Chinese e-retailer Temu has filed a lawsuit against fellow Chinese fast-fashion giant Shein, accusing the latter of engaging in an “anticompetitive scheme” aimed at stymieing its business.
“Temu and Shein are at the vanguard of ultra-fast fashion, where technology and highly efficient supply chains meet to satisfy consumer demand for cutting-edge fashions at ultra-low prices,” the lawsuit states. “The speed of communications and rapidly changing consumer preferences and fashion have created strong consumer demand for the ultra-fast fashion business model. Critically, that model relies on relationships with tens of thousands of clothing manufacturers capable of meeting the rigors of the ultra-fast fashion business model.”
“Temu and Shein both have extensive experience with ultra-fast fashion in Asian markets,” the lawsuit continued, noting that Shein entered the United States market in 2017 and obtained a “monopoly position.”
Temu, which is owned and operated by the Chinese-based PDD Holdings, which also owns e-commerce giant Pinduoduo, entered the U.S. market in September 2022.

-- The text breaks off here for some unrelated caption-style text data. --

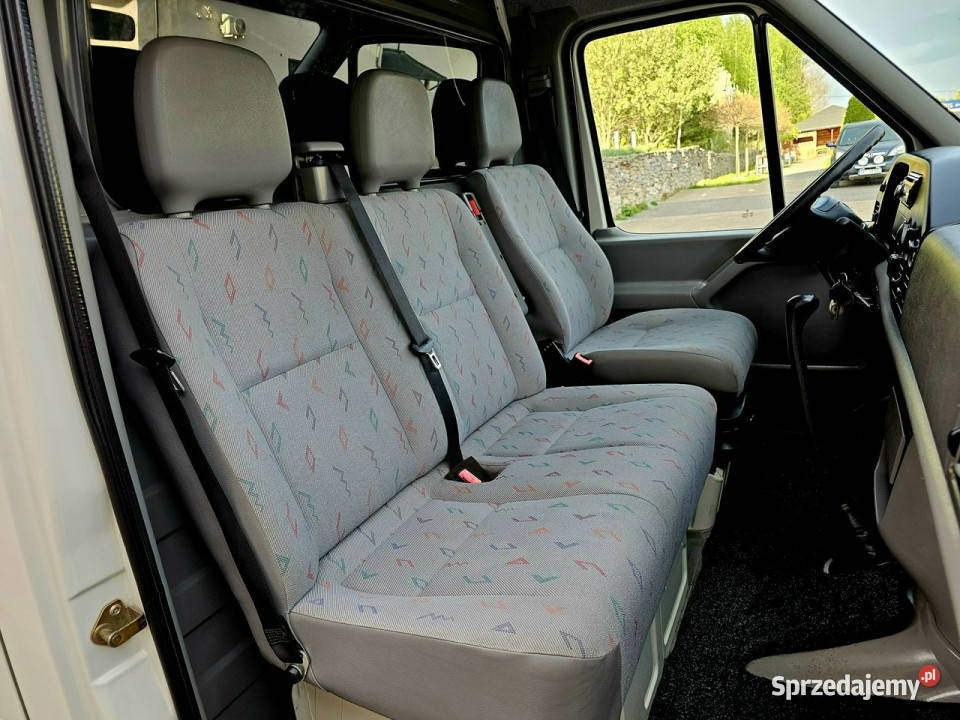 Volkswagen LT 25 109 Klima Oryginał bez korozji klimatyzacja Samochody dostawcze Zagnańsk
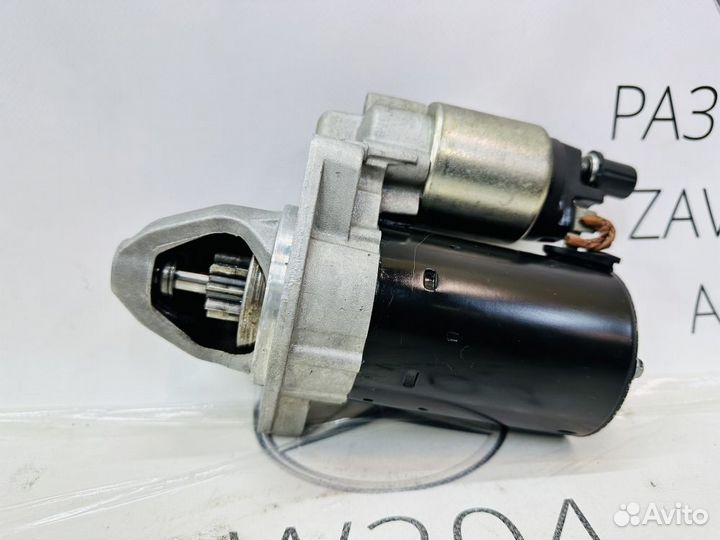 Стартер Mercedes W204 M271.8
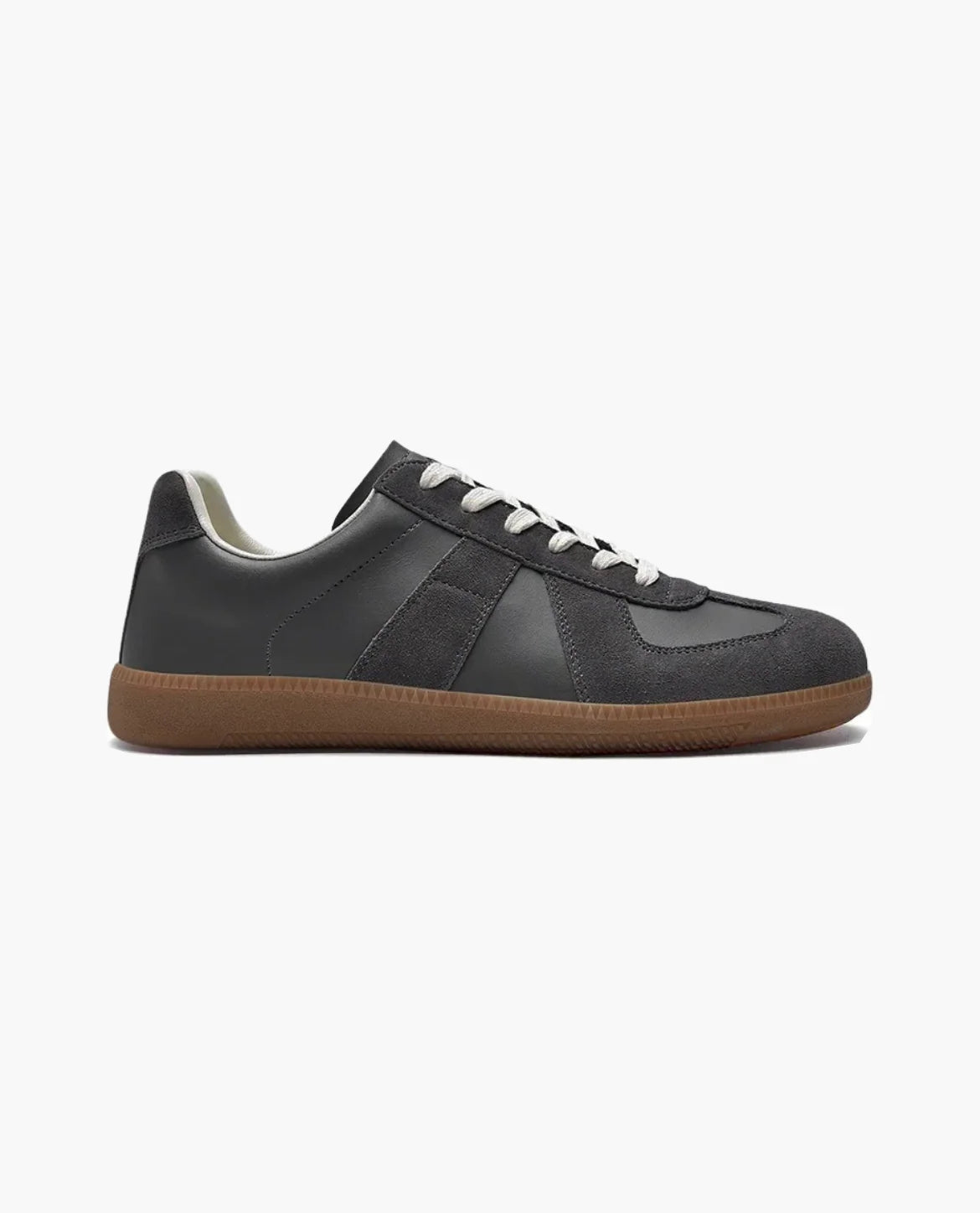 Melilla Leather Sneakers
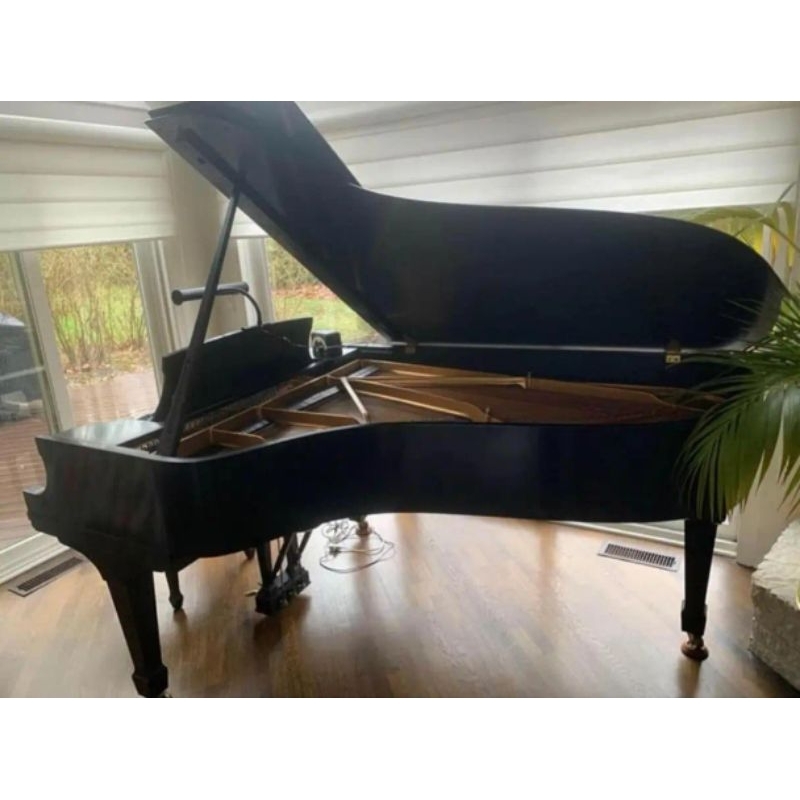 *SOLD* ราคา​ 2.5 ล้านบาท​ แกรนด์เปียโน Steinway & Sons​ Model​ B Grand Piano แกรนด์​เปียโน​ มือสอง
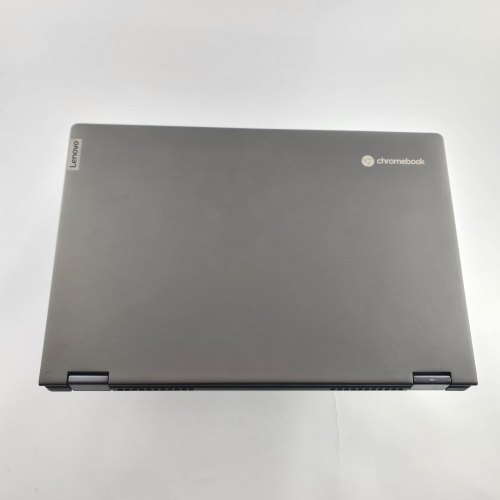 Ноутбук Lenovo FLEX 5 13.3 Intel Core i3-10110U/Intel UHD Graphics /8Gb/128/SSD Black USED ** (82B8002UUX-8128BLK)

“Temu quickly became U.S. consumers’ favorite ultra-fast fashion retailer, topping the app store charts and consistently offering lower prices than Shein,” the lawsuit states, citing an analysis of identical products offered by both retailers which they allege showed that Temu’s prices were usually 10–40 percent less than Shein’s.
Manufacturers ‘Forced’ Into Exclusive Agreements
According to lawyers for Temu, the conduct of Shein, which is valued at around $66 billion, violates sections 1 and 2 of the Sherman Antitrust Act, the Clayton Act, as well as the Massachusetts Consumer Protection Law, and further constitutes “common-law tortious interference.”Specifically, lawyers for Temu accuse Shein of having engaged in anti-competitive conduct by “forcing manufacturers” to enter into agreements that create exclusive supplier relationships, and of having threatened manufacturers with “onerous fines and penalties” if they supply products to Temu.
They also argue that Shein forces manufacturers to sign “loyalty oaths certifying that they will not do business with Temu,” but not other competitors, and fining those manufacturers who do supply products to its rival.
“Shein sends numerous false notices of copyright infringement to Temu in order to disrupt sales of products that are offered for sale on Temu. These notices are almost always aimed at products that Temu sells at lower prices than Shein charges for identical or similar products,” the lawsuit states.
The alleged behavior and tactics by Shein have led to 10,000 products being pulled from Temu’s site, according to the lawsuit.
“Shein’s scheme harms consumers and competition by raising prices to consumers, restricting choice and innovation, and impairing the expansion of the ultrafast fashion market in the United States,” lawyers for Temu concluded.
Temu is asking the court to declare Shein’s conduct illegal and block it from making similar arrangements with manufacturers in the future. The clothing retailer is also seeking an unspecified amount in monetary damages.
Temu has denied the accusations.
In a statement sent to Reuters on Wednesday, Temu said it had to take legal measures against Shein to defend its and its merchants’ rights due to “escalating attacks” from the company.
Shein’s Legal Woes
Temu’s lawsuit is not the only one against Shein, which has repeatedly faced scrutiny over its alleged connection to human rights abuses, unethical labor practices, and plagiarism claims.A lawsuit filed in the United Stetson in July, for example, by independent designers Krista Perry, Larissa Martinez, and Jay Baron alleges that Shein produced and sold their designs without permission.
Shein, again, claims that lawsuit is without merit and has vowed to vigorously defend itself in court.
The company also recently came under fire for funding a fully paid trip to one of its factories based in Guangzhou, China, for a group of American fashion influencers. Critics described the trip, which portrayed factory workers as earning a decent wage and working reasonable hours under good conditions, as Chinese “propaganda.”
A 2022 undercover documentary by the United Kingdom’s Channel 4 found Shein factory employees working up to 18 hours a day with just one day off every month and earning next to nothing.
A separate report published in 2021 by Public Eye found that some Shein workers in Guangzhou were working 75-hour work weeks with one day off a month in “informal” workshops with no emergency exits and barred windows.
Like Shein, Temu has also been accused of using forced labor by Uyghurs and other Muslim minorities to make its products.
“These firms’ commercial success has encouraged both established Chinese e-commerce platforms and startups to copy its model, posing risks and challenges to U.S. regulations, laws, and principles of market access,” the report read. “Given the rapid increase in the market share of Shein and other Chinese e-commerce firms in the United States, the U.S. government should be vigilant in ensuring that these firms adhere to U.S. laws and regulations and are not granted unfair advantages over U.S. firms.”